My Fox News Interview On GM’s Losses To Taxpayers And Obama’s Auto Dealer Job Shaft
On Tuesday, I was on Fox News’ “Special Report with Bret Baier” answering Doug McKelway’s questions on the Treasury Department’s upward revision of taxpayers’ losses from the auto bailout. Although it was once breathlessly claimed that taxpayers would actually profit, losses are now projected to be $25 billion. A snippet of my interview also ran on “Studio B. with Shepard Smith” that same day.
During the in-depth interview with Doug, which also was part of a fine story he wrote on Fox News’ website, I emphasized another important point I have made in the past few days: that in the bailout, some workers — notably those in the United Auto Workers — were more equal than others. In articles in National Review and the Daily Caller, my Competitive Enterprise Institute colleague Mark Beatty and I point out how the Obama administration’s “Team Auto” task force put 100,000 auto dealer jobs — a number approaching the total workforce at GM and Chrysler — at risk by pushing the auto companies to close more than 2,000 dealerships in a just a few months. By contrast, Mitt Romeny’s old private equity firm, Bain Capital, is taking heat for laying off 750 workers at GST Steel eight years after it acquired the company.
In the articles, Beatty and I detail how Neil Barofsky, former Special Inspector General for the Troubled Asset Relief Program (TARP), slams the dealer closings as completely arbitrary in his new book Bailout. Barofsky, a Democrat whose critiques of other aspects of TARP have been praised in progressive outlets like the Huffington Post, writes that “relatively little thought had gone into Treasury’s determination that the dealership closings had to be immediate” and that a cost-savings estimate wasn’t performed until a few weeks after the closures were announced. Indeed, it’s unclear that any significant cost savings were achieved, as dealers impose no direct cost to automakers; it is just believed that excess dealerships reduce auto demand. Barofsky reports that after “interviewing many of the same experts Treasury had consulted,” his group of auditors “found remarkably little support for the auto team’s determination that the viability of GM and Chrysler depended on their closing so many dealerships so quickly.”
All this comes at the same time The Daily Caller’s Matthew Boyle has uncovered emails that indicate direct intervention by the Obama Treasury Department to give UAW workers preferential treatment at one-time GM subsidiary Delphi, which manufactures auto parts. UAW workers there were given full pension benefits, while nonunion workers had their retirement plans slashed by as much as 70 percent.

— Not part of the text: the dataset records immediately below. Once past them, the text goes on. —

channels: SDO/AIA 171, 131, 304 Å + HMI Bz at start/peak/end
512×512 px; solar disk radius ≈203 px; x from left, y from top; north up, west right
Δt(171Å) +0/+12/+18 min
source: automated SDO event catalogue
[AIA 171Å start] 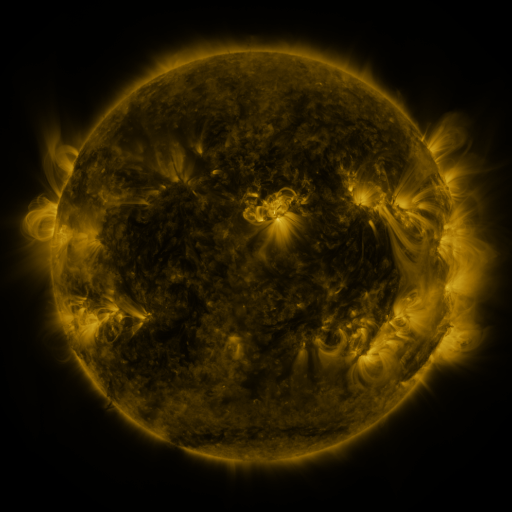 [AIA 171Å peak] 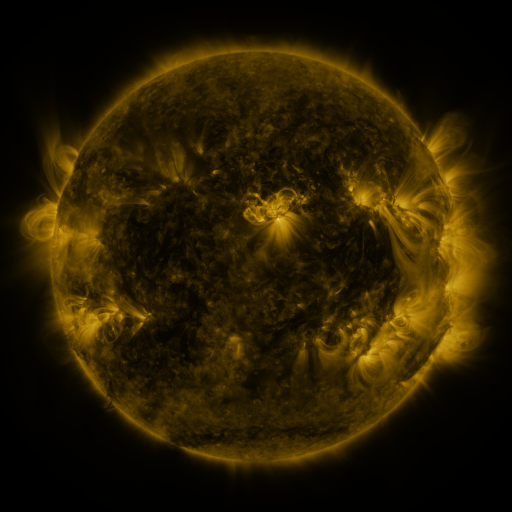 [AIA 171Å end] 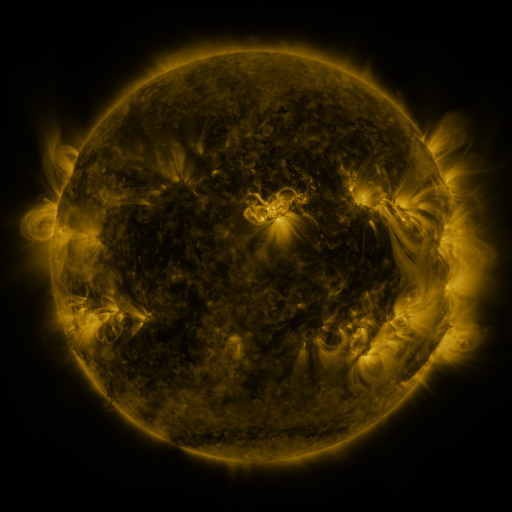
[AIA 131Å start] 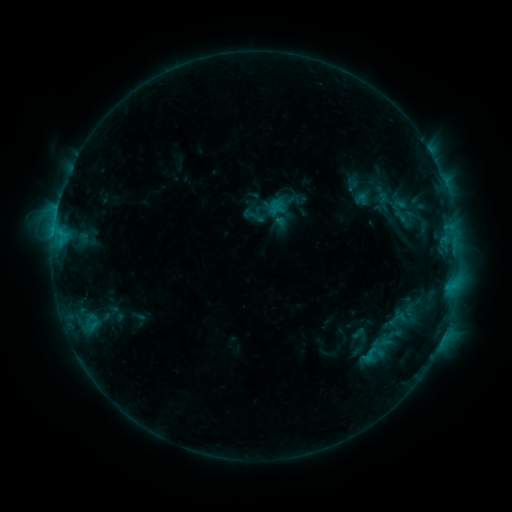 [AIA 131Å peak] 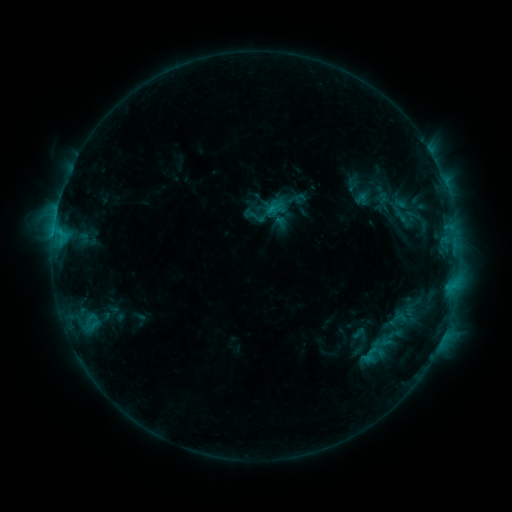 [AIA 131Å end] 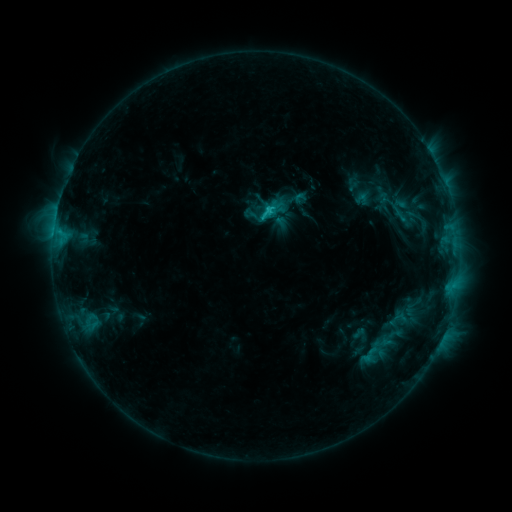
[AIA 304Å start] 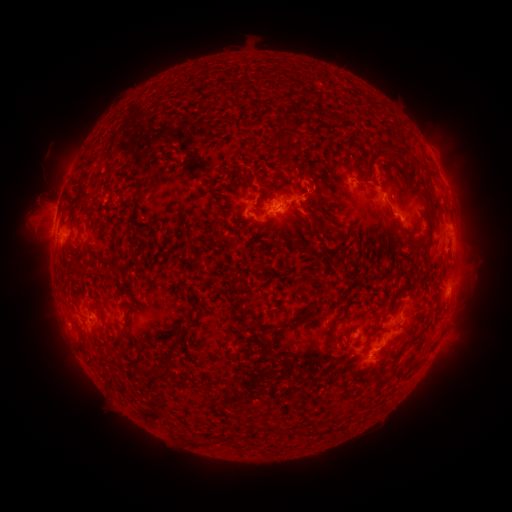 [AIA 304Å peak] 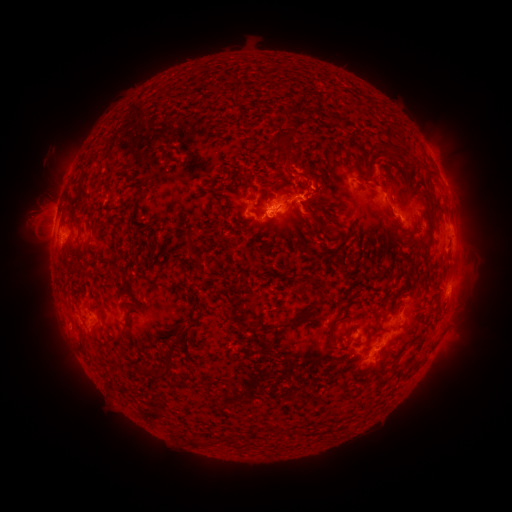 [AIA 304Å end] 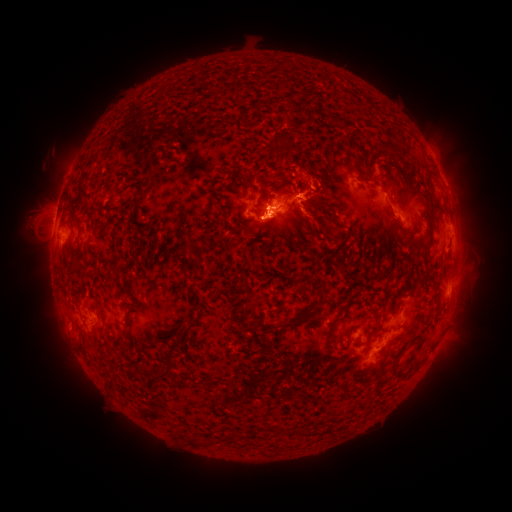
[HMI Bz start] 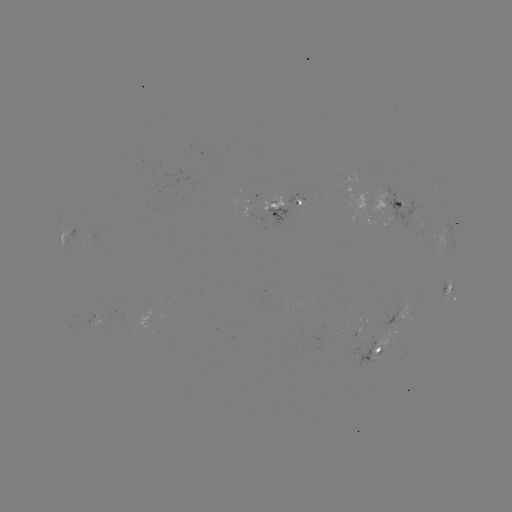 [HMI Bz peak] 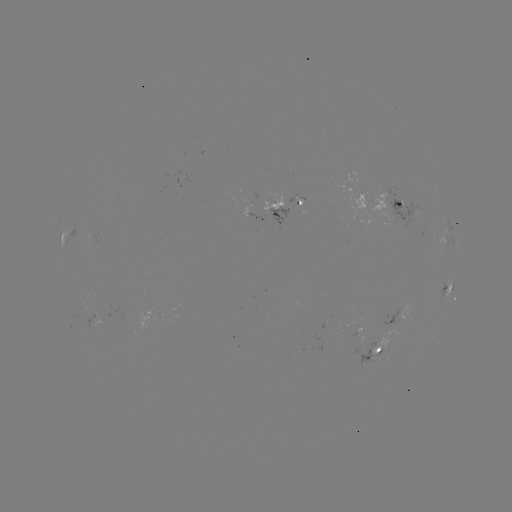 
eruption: [254, 138, 329, 196]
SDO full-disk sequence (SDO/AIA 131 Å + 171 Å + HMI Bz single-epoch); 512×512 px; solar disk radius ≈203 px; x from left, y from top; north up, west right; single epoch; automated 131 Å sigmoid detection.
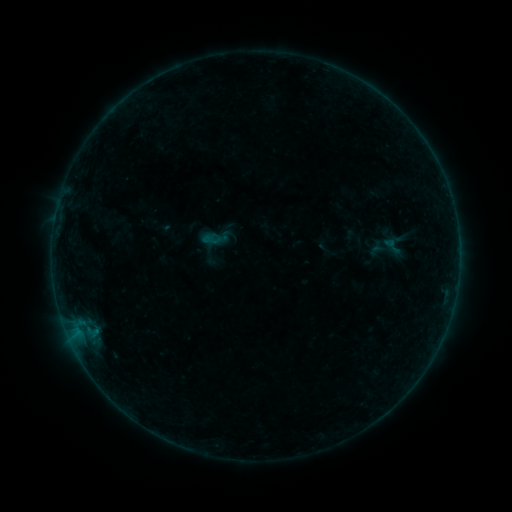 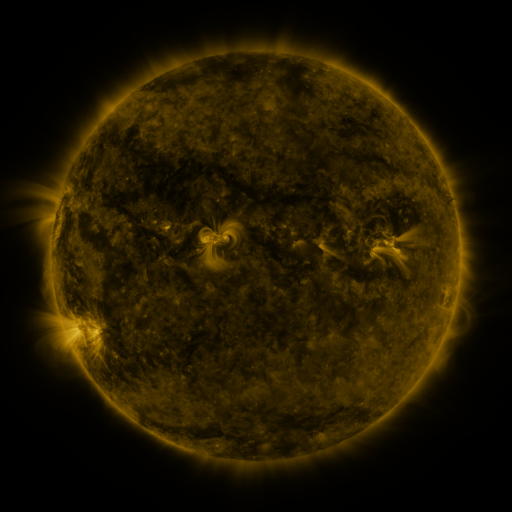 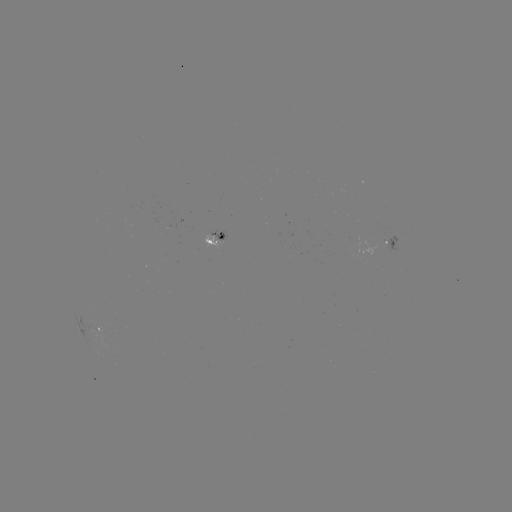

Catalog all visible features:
sigmoid: (201, 230, 220, 250)
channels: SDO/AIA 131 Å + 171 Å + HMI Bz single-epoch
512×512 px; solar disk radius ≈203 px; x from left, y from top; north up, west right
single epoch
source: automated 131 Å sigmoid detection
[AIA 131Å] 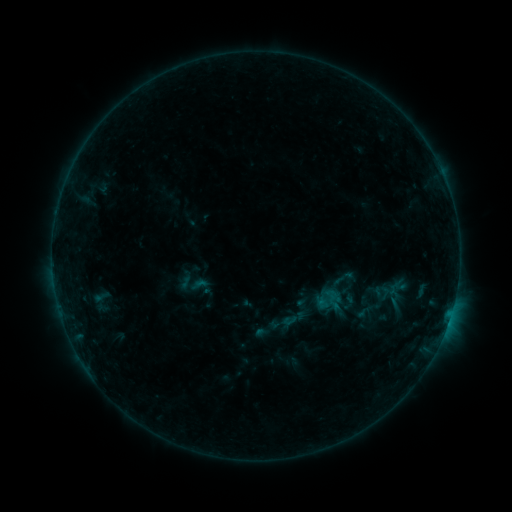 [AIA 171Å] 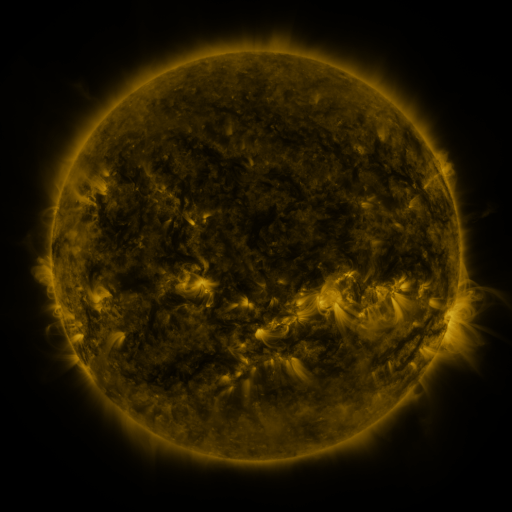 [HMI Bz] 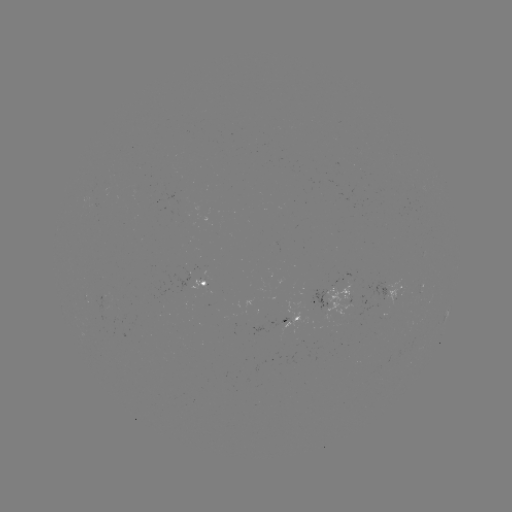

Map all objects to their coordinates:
sigmoid: (282, 313, 297, 328)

And as I have written previously for Open Market and other outlets such as National Review, there is some fuzzy math going on with the auto jobs numbers. Jobs added, for instance, at the domestic plants of Toyota and Hyundai in right-to-work states far away from Detroit are included to pad the number of U.S. “auto industry jobs created” by the bailouts. Given this evidence, Beatty and I conclude that while a traditional, court-approved bankruptcy for the automakers would not have been cost-free for the economy, many blue-collar employees of dealerships and non-union manufacturing employees may have fared better than they did under the bailouts.